As the industrial revolution period changed working families’ conditions and improved women’s position in society, Alexandra Kollontai found it necessary for legislators to employ Marxist feminism to promote gender equality and support community development. She identified the potential implications of capitalism on the domestic economy, which unfairly subject women to difficult living conditions. She also assessed how capitalism encourages monopsony, which accelerates gender discrimination and increases income and wealth disparities in society. During the Industrial Revolution, family roles significantly changed as men and women were forced to complete similar tasks at home. Women also gained recognition in leadership as there was a need to nominate representatives who would present the interests of women in decision-making.
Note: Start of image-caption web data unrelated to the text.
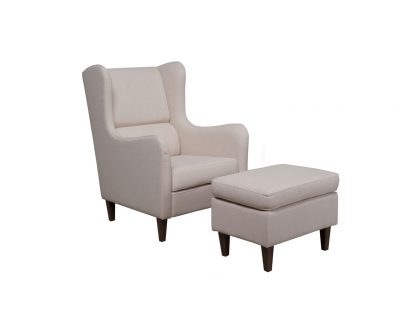 Fotelja i tabure Grazia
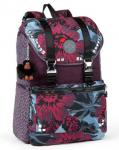 "Kipling Experience BP Großer Rucksack 15"" Rose Bloom Geo jetzt online kaufen"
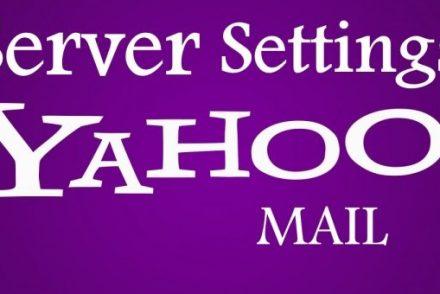 YahooMailServerSettings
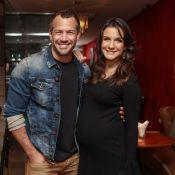 Malvino Salvador e Kyra Gracie são pais de novo! Nasce Kyara, 3ª filha do ator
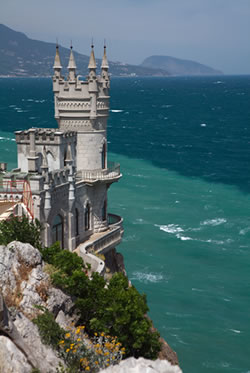 Vacations Magazine: Black Sea Magic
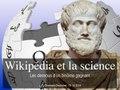 Wikipédia et la Science.pdf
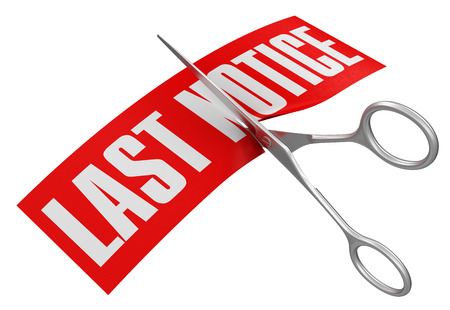 Rubber Stamp Last Notice   clipping path included Stock Photo - 22384354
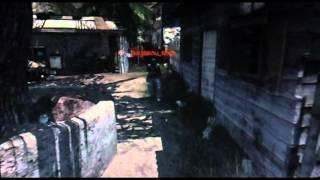 Sniper vs Infected (Short Film)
A decline in fertility and a consequent reduction in the average family size was recorded during the Industrial Revolution. The relationship between spouses and the traditional relationship between generations was also disrupted, primarily due to changes in family roles and economic capacity among women. Due to such changes, it was necessary to advocate for Marxist feminism, as proposed by Alexandra Kollontai, to promote gender equality and reduce class struggle.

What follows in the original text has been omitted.